_Description of the task:_ Reproduce the listing below, swapping "goalie helmet cage" for "goalkeeper mask" and leaving every other word as it is.
----
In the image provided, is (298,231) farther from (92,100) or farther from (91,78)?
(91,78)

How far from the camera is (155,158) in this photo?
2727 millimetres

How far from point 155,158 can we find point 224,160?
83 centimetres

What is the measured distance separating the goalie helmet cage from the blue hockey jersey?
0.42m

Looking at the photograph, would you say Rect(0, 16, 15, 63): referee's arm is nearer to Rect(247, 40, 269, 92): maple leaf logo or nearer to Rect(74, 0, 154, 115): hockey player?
----
_Solution for this problem:_
In the image provided, is (298,231) farther from (92,100) or farther from (91,78)?
(91,78)

How far from the camera is (155,158) in this photo?
2727 millimetres

How far from point 155,158 can we find point 224,160?
83 centimetres

What is the measured distance separating the goalkeeper mask from the blue hockey jersey?
0.42m

Looking at the photograph, would you say Rect(0, 16, 15, 63): referee's arm is nearer to Rect(247, 40, 269, 92): maple leaf logo or nearer to Rect(74, 0, 154, 115): hockey player?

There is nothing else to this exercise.